6. Dental/Maxillofacial Applications Relevant to ENT
- Pre-surgical dental implant planning
- Orthodontic assessment
- Relationship of tooth roots to maxillary sinus floor (important in odontogenic sinusitis)
- Assessment of tissue spaces around the jaws
Advantages Summary
- Radiation dose reduction - up to 60-fold less than MDCT in some protocols; effective dose 0.04-0.19 mSv
- High spatial/bony resolution - isotropic voxels, sub-mm slices (0.3 mm), excellent for fine bony structures
- Reduced metal artefact - superior to MDCT for cochlear implant imaging
- Point-of-care capability - compact units suitable for ENT outpatient clinics; FDA-approved, IAC-accredited
- Cost-effectiveness - benefit-cost ratio reported as ~16:1 in one analysis
- 3D reconstruction - reliable for surgical planning and anatomical mapping
Limitations
- Poor soft tissue contrast - cannot adequately assess soft tissue masses, tumour infiltration, or differentiate cholesteatoma from fluid/granulation tissue. MRI is mandatory in these settings.
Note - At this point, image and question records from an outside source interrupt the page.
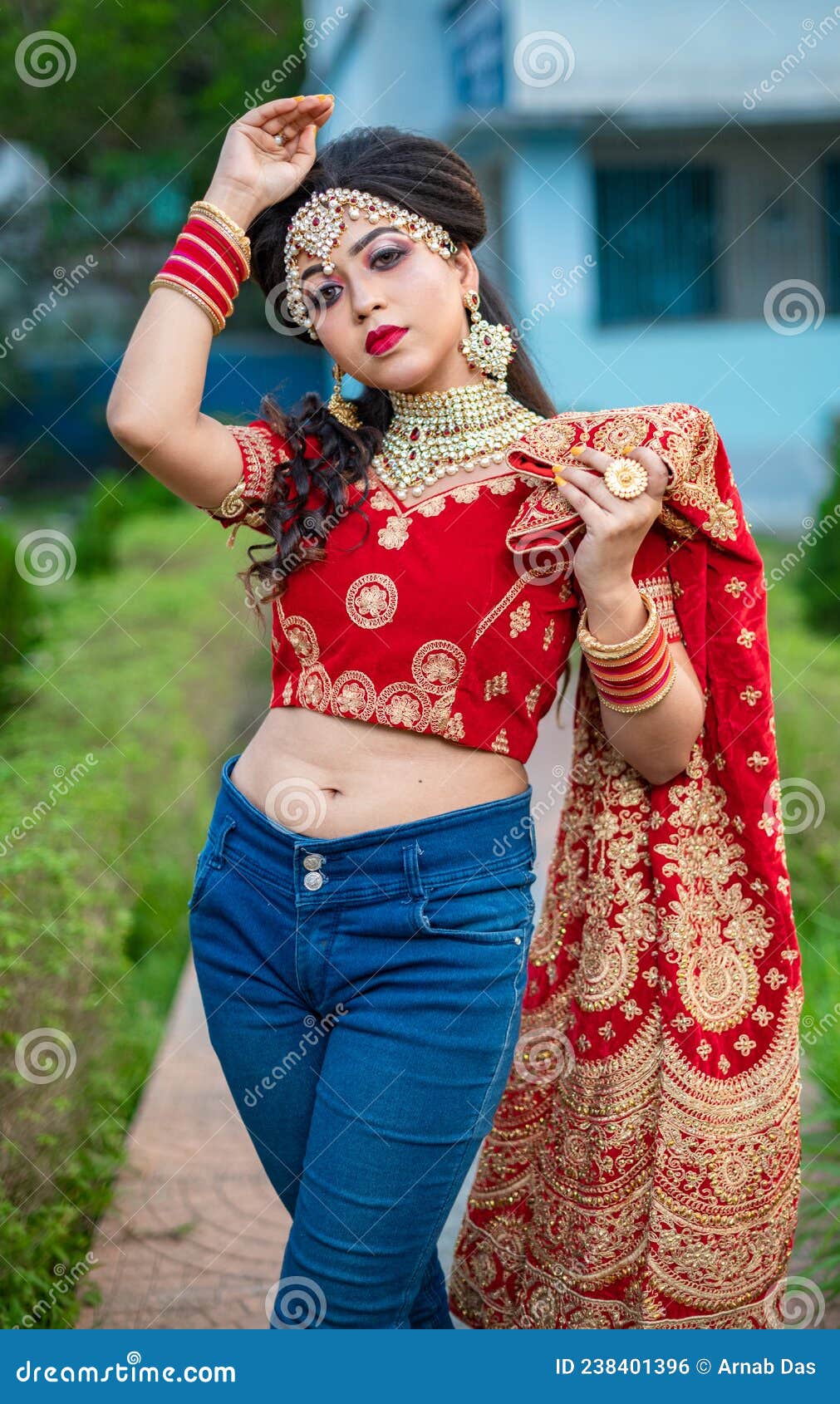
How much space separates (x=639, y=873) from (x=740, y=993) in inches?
10.9

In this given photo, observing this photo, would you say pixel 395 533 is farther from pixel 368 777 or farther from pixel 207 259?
pixel 207 259

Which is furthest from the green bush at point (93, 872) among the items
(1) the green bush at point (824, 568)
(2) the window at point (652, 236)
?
(2) the window at point (652, 236)

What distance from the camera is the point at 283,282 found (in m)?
2.27

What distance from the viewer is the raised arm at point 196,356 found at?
2037mm

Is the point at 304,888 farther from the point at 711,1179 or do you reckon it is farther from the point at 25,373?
the point at 25,373

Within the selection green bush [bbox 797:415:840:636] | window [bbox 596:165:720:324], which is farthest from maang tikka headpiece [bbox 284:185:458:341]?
window [bbox 596:165:720:324]

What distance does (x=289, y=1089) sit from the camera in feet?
7.12

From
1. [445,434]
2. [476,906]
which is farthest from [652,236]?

- Beam hardening artefacts - from dental restorations; limits utility in some maxillofacial cases
- No contrast enhancement - cannot assess vascularity or permeability
- Interpretation requires training - wide FOV scans may include skull base and spine, requiring radiologist co-reporting
- Still hospital/clinic dependent - though point-of-care models exist
CBCT vs MRI vs MDCT: When to Use What
| Indication | CBCT | MDCT | MRI |
|---|
| FESS planning (sinuses) | First choice (low dose) | Acceptable | Poor |
| Temporal bone (bony detail) | Excellent | Excellent | Poor |
| Cholesteatoma (soft tissue) | No | Limited | Gold standard |
| Cochlear implant follow-up | Gold standard | Acceptable | Limited (artefact) |
| Skull base tumour | Bony extent | Bony extent | Soft tissue, extension |
| Glomus tumour | Adjunct | Primary CT | Primary MRI + MRA |
Key Points
- CBCT is AAO-HNS endorsed as appropriate for paranasal sinus, skull base, and temporal bone imaging - physicians have discretion to choose between CBCT and conventional CT.
- It does not replace MRI where soft tissue characterisation is needed.
- Future directions include improved image quality, better soft tissue algorithms, and expanded intraoperative use.
- Scott-Brown's Otorhinolaryngology Vol 1 notes: "Anticipated developments in cone beam CT are expected to include improved image quality and potentially intra-operative use."